In 2003, aged 17, she won a local casting competition, Search for a Movie Star, which propelled the youngster into the not-entirely-glamorous world of shopping mall costumed characters.

“I was Strawberry Shortcake, with a ginoromous head that sometimes fell off. I’d walk around the supermarket waving at kids. Then I got Kung Fu kicked in the back. So I moved on to other things. Santa’s Little Helper. Humphrey B Bear, which is a TV character in Australia.”

She laughs: “I did a lot of deep character work.”

Student film-maker

She was still in her teens when a local student film-maker, having seen her headshot, approached her to be in his movie. That role, as a suicidal young rape victim impregnated by her brother, in the film 2:37 (2006), brought her to Cannes, and then Hollywood.
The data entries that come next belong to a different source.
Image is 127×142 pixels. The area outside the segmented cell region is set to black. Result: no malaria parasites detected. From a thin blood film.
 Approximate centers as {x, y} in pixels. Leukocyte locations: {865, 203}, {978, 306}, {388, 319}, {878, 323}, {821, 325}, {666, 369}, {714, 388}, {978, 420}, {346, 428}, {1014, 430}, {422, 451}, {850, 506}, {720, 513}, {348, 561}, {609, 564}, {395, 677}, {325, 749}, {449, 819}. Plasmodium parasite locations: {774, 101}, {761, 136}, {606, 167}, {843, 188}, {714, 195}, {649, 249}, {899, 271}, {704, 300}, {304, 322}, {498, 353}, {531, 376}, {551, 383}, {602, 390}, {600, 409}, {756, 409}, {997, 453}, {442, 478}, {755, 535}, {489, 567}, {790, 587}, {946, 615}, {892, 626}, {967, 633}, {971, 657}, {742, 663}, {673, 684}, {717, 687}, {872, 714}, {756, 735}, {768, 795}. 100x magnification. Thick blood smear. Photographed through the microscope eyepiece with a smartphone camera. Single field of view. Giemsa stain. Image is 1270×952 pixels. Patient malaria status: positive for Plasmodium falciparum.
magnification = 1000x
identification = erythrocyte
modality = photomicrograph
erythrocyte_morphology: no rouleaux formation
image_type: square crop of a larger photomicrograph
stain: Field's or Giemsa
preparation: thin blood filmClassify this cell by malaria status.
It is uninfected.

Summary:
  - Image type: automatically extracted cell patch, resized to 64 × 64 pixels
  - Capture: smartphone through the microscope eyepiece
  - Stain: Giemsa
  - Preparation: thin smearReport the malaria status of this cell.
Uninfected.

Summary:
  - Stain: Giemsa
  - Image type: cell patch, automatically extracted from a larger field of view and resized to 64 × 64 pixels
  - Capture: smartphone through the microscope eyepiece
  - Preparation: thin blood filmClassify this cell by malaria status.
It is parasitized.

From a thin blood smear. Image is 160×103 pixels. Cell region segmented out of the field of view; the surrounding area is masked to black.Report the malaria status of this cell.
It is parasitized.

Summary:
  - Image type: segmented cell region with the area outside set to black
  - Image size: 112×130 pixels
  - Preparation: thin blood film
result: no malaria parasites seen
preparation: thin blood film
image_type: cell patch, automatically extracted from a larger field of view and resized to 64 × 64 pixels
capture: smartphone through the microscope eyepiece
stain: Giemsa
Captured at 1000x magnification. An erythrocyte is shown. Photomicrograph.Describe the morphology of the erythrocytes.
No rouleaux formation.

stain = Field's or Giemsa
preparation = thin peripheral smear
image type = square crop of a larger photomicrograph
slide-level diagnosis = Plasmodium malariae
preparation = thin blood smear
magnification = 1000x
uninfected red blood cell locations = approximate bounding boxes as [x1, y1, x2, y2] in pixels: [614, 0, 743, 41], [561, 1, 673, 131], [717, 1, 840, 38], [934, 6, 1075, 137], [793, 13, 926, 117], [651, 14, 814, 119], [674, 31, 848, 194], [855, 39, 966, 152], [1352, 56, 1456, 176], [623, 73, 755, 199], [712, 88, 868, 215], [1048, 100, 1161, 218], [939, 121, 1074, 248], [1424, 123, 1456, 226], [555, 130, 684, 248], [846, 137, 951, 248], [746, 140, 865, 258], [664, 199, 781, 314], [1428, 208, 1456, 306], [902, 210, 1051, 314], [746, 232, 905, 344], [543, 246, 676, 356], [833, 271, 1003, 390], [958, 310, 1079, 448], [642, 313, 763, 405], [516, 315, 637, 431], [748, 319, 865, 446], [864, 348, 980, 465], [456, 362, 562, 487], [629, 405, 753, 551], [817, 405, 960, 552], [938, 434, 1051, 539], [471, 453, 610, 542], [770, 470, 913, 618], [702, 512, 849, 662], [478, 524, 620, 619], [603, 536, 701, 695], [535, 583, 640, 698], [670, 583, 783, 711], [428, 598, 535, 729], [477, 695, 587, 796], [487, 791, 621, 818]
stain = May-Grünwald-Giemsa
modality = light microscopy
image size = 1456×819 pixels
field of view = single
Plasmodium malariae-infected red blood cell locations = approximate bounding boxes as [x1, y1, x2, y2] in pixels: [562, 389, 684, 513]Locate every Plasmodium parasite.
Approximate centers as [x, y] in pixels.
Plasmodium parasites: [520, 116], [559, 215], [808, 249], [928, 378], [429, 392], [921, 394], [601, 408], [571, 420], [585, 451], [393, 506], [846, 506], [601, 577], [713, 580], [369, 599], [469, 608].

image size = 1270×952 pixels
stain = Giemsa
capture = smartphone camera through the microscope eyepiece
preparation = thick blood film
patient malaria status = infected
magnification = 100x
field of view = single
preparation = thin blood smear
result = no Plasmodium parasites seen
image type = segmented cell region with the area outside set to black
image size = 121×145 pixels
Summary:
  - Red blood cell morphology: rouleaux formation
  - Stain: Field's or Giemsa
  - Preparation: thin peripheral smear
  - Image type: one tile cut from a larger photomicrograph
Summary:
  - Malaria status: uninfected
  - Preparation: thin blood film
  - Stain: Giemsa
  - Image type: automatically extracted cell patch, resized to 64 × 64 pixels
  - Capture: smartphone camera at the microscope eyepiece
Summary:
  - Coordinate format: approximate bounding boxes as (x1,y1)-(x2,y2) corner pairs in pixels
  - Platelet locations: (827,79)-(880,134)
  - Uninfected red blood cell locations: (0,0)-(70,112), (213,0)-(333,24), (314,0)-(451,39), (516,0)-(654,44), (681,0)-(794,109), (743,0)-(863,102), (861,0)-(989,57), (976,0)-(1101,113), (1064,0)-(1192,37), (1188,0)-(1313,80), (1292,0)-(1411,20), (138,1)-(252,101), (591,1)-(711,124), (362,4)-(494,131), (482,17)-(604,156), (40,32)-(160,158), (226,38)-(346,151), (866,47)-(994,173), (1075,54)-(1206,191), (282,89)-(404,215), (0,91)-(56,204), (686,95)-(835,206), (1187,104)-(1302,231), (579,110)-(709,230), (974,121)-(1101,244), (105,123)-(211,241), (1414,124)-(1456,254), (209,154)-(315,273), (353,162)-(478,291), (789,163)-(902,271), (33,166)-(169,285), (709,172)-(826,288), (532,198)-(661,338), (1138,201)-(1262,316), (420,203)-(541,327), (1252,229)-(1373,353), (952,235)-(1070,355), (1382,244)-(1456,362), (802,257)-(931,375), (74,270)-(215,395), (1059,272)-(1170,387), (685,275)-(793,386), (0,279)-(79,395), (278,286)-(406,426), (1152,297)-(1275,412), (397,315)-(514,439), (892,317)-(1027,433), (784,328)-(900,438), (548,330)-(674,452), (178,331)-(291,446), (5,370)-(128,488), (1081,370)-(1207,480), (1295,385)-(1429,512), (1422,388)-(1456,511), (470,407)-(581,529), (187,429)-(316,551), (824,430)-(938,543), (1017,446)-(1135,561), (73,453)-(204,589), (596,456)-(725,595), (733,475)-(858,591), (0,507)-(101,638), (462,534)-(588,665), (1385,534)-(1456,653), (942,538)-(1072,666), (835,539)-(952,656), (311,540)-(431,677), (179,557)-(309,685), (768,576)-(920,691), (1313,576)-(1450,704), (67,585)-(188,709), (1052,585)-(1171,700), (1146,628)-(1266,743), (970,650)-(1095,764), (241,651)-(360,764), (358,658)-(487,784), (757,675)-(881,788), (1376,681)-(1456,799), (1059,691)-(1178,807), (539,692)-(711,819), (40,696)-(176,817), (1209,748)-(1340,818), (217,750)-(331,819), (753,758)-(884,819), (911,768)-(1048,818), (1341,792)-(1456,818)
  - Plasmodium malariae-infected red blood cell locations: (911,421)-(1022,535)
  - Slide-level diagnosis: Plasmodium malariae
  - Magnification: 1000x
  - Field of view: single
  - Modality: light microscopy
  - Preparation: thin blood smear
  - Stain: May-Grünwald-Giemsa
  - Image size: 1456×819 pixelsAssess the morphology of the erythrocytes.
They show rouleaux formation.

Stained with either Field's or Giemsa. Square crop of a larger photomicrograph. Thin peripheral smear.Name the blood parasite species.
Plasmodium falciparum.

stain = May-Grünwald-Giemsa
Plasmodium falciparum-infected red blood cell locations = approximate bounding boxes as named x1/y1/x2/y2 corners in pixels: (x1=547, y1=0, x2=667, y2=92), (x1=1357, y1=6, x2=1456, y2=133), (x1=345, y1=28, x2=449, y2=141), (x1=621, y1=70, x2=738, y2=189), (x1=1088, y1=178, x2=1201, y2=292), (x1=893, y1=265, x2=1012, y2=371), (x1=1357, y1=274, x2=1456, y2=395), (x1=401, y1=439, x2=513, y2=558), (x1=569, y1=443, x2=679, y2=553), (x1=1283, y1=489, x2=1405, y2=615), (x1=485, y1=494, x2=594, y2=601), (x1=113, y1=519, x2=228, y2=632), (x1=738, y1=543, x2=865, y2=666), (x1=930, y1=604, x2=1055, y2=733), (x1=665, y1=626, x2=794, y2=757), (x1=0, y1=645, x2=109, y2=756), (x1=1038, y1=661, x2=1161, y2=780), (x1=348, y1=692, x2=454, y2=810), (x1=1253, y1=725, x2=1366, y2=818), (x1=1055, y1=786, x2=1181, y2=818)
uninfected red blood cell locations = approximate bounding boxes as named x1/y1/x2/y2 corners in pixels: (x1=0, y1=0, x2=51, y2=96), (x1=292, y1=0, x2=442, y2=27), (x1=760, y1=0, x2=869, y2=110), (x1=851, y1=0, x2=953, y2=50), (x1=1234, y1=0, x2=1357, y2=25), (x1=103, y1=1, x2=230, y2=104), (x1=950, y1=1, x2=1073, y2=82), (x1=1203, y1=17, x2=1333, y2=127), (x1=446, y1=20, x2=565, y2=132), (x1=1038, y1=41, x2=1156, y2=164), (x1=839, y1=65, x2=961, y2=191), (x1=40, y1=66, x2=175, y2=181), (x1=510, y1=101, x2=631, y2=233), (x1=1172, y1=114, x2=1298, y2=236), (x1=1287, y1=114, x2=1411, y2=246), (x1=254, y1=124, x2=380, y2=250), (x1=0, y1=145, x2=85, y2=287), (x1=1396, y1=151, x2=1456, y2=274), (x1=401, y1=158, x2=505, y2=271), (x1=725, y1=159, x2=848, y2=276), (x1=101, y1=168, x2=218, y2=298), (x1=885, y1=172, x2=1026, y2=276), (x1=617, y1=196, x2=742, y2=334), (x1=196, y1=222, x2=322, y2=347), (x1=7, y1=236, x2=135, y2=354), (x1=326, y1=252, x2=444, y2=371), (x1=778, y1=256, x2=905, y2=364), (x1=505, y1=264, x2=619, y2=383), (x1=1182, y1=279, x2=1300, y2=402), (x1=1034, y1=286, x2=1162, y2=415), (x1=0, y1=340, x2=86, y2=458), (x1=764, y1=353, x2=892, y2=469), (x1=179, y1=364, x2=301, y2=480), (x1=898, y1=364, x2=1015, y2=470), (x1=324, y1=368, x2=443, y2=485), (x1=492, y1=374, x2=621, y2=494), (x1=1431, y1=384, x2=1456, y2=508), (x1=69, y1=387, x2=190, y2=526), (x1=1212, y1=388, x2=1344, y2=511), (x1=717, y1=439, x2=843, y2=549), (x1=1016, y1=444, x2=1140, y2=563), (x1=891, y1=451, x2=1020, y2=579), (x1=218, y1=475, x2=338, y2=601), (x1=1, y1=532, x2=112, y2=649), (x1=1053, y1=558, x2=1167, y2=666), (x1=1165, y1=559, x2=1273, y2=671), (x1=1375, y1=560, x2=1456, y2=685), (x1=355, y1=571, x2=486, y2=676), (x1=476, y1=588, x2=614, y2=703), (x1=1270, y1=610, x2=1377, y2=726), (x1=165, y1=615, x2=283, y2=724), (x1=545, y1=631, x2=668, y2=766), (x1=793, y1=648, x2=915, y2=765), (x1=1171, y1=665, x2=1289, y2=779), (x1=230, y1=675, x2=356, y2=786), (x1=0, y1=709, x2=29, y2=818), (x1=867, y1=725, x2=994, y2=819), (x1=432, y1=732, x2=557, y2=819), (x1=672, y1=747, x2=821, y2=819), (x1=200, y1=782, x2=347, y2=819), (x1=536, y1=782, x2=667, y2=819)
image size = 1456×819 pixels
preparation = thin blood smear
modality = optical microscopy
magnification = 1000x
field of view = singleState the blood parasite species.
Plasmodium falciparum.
She has subsequently shared the screen with Daniel Radcliffe (December Boys), Adam Sandler (Bedtime Stories), Sarah Michelle Gellar (The Grudge 2), Nicolas Cage (The Sorcerer's Apprentice), Édgar Ramírez (Point Break) and Chadwick Boseman (Message from the King).

In 2012, she began a thoroughly modern epistolary romance with the actor and director Mark Webber.

"I fanned out over his movie, The End of Love," she says. "I didn't know anything about him. It was not romantic all. Then he started following me. And then he took it to the DM. And then we chatted for 40 days and fell in love over emails."

The couple married in 2013 and have two sons, Bodhi Rain Palmer, 3, and Forest Sage Palmer (born last December). As we meet, Bodhi is snoring on his mum's lap. It's a role that Earth mother Palmer – the co-founder of wellness website My Zen Life, and its maternal-minded sister site My Zen Mama – is particularly passionate about. Last April, in a departure from the typical plumped, primped, pickled and pounded shots that appear in magazines, she graced the cover of Vogue in the park with her two boys.

“People have all sorts of opinions and judgments about breastfeeding and all aspects of motherhood,” says Palmer, who generated some ridiculously disapproving headlines for breastfeeding Bodhi when he was two-and-a-half. “Unfortunately that’s the society we live in. Whoever you are and how you parent, you should be accepted. I thought so even before I spent all my time either breastfeeding or pregnant.”

She laughs: “I’m never going to get the chance to enjoy red wine again.”